Moreover, her particular record would raise significant red flags as a job applicant for even a mid-level management position in any organization, much less the White House: during her tenure running the Center for American Progress, she reportedly outed a sexual harassment victim and physically assaulted an employee. While she was running the organization, CAP raked in corporate and foreign government cash and a report was revised in a way that helped a billionaire donor avoid scrutiny of his bigoted policing policy. Critics allege that Tanden busted a union of journalists.
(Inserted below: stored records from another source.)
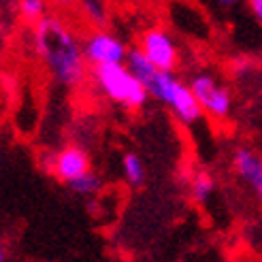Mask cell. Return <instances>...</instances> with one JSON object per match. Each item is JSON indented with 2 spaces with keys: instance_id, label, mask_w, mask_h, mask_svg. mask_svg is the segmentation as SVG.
Masks as SVG:
<instances>
[{
  "instance_id": "cell-1",
  "label": "cell",
  "mask_w": 262,
  "mask_h": 262,
  "mask_svg": "<svg viewBox=\"0 0 262 262\" xmlns=\"http://www.w3.org/2000/svg\"><path fill=\"white\" fill-rule=\"evenodd\" d=\"M32 49L58 85L81 88L88 79V60L81 38L60 15H47L32 28Z\"/></svg>"
},
{
  "instance_id": "cell-2",
  "label": "cell",
  "mask_w": 262,
  "mask_h": 262,
  "mask_svg": "<svg viewBox=\"0 0 262 262\" xmlns=\"http://www.w3.org/2000/svg\"><path fill=\"white\" fill-rule=\"evenodd\" d=\"M92 79L100 94L128 111H139L147 104L149 92L145 90L137 75L124 64H104L92 69Z\"/></svg>"
},
{
  "instance_id": "cell-3",
  "label": "cell",
  "mask_w": 262,
  "mask_h": 262,
  "mask_svg": "<svg viewBox=\"0 0 262 262\" xmlns=\"http://www.w3.org/2000/svg\"><path fill=\"white\" fill-rule=\"evenodd\" d=\"M147 92L149 98L160 100L164 107H168V111L175 115V120L183 126L201 122V117L205 115L194 92L190 90V83L181 81L175 73L158 71L154 75V79L147 83Z\"/></svg>"
},
{
  "instance_id": "cell-4",
  "label": "cell",
  "mask_w": 262,
  "mask_h": 262,
  "mask_svg": "<svg viewBox=\"0 0 262 262\" xmlns=\"http://www.w3.org/2000/svg\"><path fill=\"white\" fill-rule=\"evenodd\" d=\"M190 90L194 92L196 100H199L201 109L205 115H209L211 120H228L232 113V94L230 90L222 83L213 73L201 71L192 75L190 79Z\"/></svg>"
},
{
  "instance_id": "cell-5",
  "label": "cell",
  "mask_w": 262,
  "mask_h": 262,
  "mask_svg": "<svg viewBox=\"0 0 262 262\" xmlns=\"http://www.w3.org/2000/svg\"><path fill=\"white\" fill-rule=\"evenodd\" d=\"M83 56L92 69L104 64H124L128 58V45L115 32L107 28H92L83 38Z\"/></svg>"
},
{
  "instance_id": "cell-6",
  "label": "cell",
  "mask_w": 262,
  "mask_h": 262,
  "mask_svg": "<svg viewBox=\"0 0 262 262\" xmlns=\"http://www.w3.org/2000/svg\"><path fill=\"white\" fill-rule=\"evenodd\" d=\"M139 47L145 54L154 67H158L160 71L175 73L179 69L181 62V51L175 41V36L168 32L162 26H151L141 32Z\"/></svg>"
},
{
  "instance_id": "cell-7",
  "label": "cell",
  "mask_w": 262,
  "mask_h": 262,
  "mask_svg": "<svg viewBox=\"0 0 262 262\" xmlns=\"http://www.w3.org/2000/svg\"><path fill=\"white\" fill-rule=\"evenodd\" d=\"M43 166L51 175H56L60 181L71 183L73 179L92 171V160H90V154L83 147L67 145V147L58 149L56 154L47 156V158L43 160Z\"/></svg>"
},
{
  "instance_id": "cell-8",
  "label": "cell",
  "mask_w": 262,
  "mask_h": 262,
  "mask_svg": "<svg viewBox=\"0 0 262 262\" xmlns=\"http://www.w3.org/2000/svg\"><path fill=\"white\" fill-rule=\"evenodd\" d=\"M232 164L237 175L254 190V194L262 201V158L252 147H237L232 154Z\"/></svg>"
},
{
  "instance_id": "cell-9",
  "label": "cell",
  "mask_w": 262,
  "mask_h": 262,
  "mask_svg": "<svg viewBox=\"0 0 262 262\" xmlns=\"http://www.w3.org/2000/svg\"><path fill=\"white\" fill-rule=\"evenodd\" d=\"M15 11L24 24L34 28L38 21L49 15V3L47 0H15Z\"/></svg>"
},
{
  "instance_id": "cell-10",
  "label": "cell",
  "mask_w": 262,
  "mask_h": 262,
  "mask_svg": "<svg viewBox=\"0 0 262 262\" xmlns=\"http://www.w3.org/2000/svg\"><path fill=\"white\" fill-rule=\"evenodd\" d=\"M122 171H124L126 181L133 188L143 186V181H145V164H143L139 154H135V151L124 154V158H122Z\"/></svg>"
},
{
  "instance_id": "cell-11",
  "label": "cell",
  "mask_w": 262,
  "mask_h": 262,
  "mask_svg": "<svg viewBox=\"0 0 262 262\" xmlns=\"http://www.w3.org/2000/svg\"><path fill=\"white\" fill-rule=\"evenodd\" d=\"M79 9L83 17L94 26V28H104L109 19V9L104 0H79Z\"/></svg>"
},
{
  "instance_id": "cell-12",
  "label": "cell",
  "mask_w": 262,
  "mask_h": 262,
  "mask_svg": "<svg viewBox=\"0 0 262 262\" xmlns=\"http://www.w3.org/2000/svg\"><path fill=\"white\" fill-rule=\"evenodd\" d=\"M215 190V179L207 171H196L190 179V194L196 203H205Z\"/></svg>"
},
{
  "instance_id": "cell-13",
  "label": "cell",
  "mask_w": 262,
  "mask_h": 262,
  "mask_svg": "<svg viewBox=\"0 0 262 262\" xmlns=\"http://www.w3.org/2000/svg\"><path fill=\"white\" fill-rule=\"evenodd\" d=\"M69 188H71L75 194H79V196H92V194H96V192L102 188V179L98 177V173L88 171L85 175L73 179V181L69 183Z\"/></svg>"
},
{
  "instance_id": "cell-14",
  "label": "cell",
  "mask_w": 262,
  "mask_h": 262,
  "mask_svg": "<svg viewBox=\"0 0 262 262\" xmlns=\"http://www.w3.org/2000/svg\"><path fill=\"white\" fill-rule=\"evenodd\" d=\"M47 3L58 11H73L75 7H79V0H47Z\"/></svg>"
},
{
  "instance_id": "cell-15",
  "label": "cell",
  "mask_w": 262,
  "mask_h": 262,
  "mask_svg": "<svg viewBox=\"0 0 262 262\" xmlns=\"http://www.w3.org/2000/svg\"><path fill=\"white\" fill-rule=\"evenodd\" d=\"M250 69H252V62H250V60H245V58H239L237 62L232 64V71H234V75H239V77H241V75H245V73L250 71Z\"/></svg>"
},
{
  "instance_id": "cell-16",
  "label": "cell",
  "mask_w": 262,
  "mask_h": 262,
  "mask_svg": "<svg viewBox=\"0 0 262 262\" xmlns=\"http://www.w3.org/2000/svg\"><path fill=\"white\" fill-rule=\"evenodd\" d=\"M247 5H250L252 13L256 15V19L262 24V0H247Z\"/></svg>"
},
{
  "instance_id": "cell-17",
  "label": "cell",
  "mask_w": 262,
  "mask_h": 262,
  "mask_svg": "<svg viewBox=\"0 0 262 262\" xmlns=\"http://www.w3.org/2000/svg\"><path fill=\"white\" fill-rule=\"evenodd\" d=\"M213 3L220 7V9H234L241 5V0H213Z\"/></svg>"
},
{
  "instance_id": "cell-18",
  "label": "cell",
  "mask_w": 262,
  "mask_h": 262,
  "mask_svg": "<svg viewBox=\"0 0 262 262\" xmlns=\"http://www.w3.org/2000/svg\"><path fill=\"white\" fill-rule=\"evenodd\" d=\"M0 262H5V250H3V245H0Z\"/></svg>"
},
{
  "instance_id": "cell-19",
  "label": "cell",
  "mask_w": 262,
  "mask_h": 262,
  "mask_svg": "<svg viewBox=\"0 0 262 262\" xmlns=\"http://www.w3.org/2000/svg\"><path fill=\"white\" fill-rule=\"evenodd\" d=\"M0 171H3V154H0Z\"/></svg>"
}]
</instances>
And she floated social security cuts when Democrats in Congress were trying to stop them.
Even if you discount Tanden’s infamous statement about Libya and oil, as well as her vicious crusade against Senator Bernie Sanders and the progressive base of the Democratic party, all of these other items would seem to disqualify Tanden for a job atop a Democratic administration that claims to respect expertise and want to protect women, workers’ rights, social programs and government ethics.
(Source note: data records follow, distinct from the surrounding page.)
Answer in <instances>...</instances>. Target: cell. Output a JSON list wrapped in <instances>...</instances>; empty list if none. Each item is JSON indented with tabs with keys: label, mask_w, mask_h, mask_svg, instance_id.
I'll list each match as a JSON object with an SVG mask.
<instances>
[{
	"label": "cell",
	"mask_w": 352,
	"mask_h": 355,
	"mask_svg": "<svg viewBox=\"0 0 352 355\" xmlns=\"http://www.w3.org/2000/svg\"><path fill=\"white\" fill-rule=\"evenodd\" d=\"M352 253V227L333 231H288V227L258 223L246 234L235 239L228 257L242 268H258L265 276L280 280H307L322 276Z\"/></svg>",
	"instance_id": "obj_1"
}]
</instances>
The motives here are unstated but obvious: nobody in either party or in the Washington media wants to center Tanden’s nomination on her actual record, because if that record becomes disqualifying for career advancement in Washington, it could set a precedent jeopardizing the personal career prospects of every creature slithering through the Washington swamp.
Indeed, if corruption, mismanagement, bullying, union busting and let-them-eat-cake-style austerity ideology are suddenly perceived negatively, then all the real-life Veep characters in Washington – the politicians, operatives and media elites who’ve spent their whole lives angling for fancy White House titles – could be out of luck.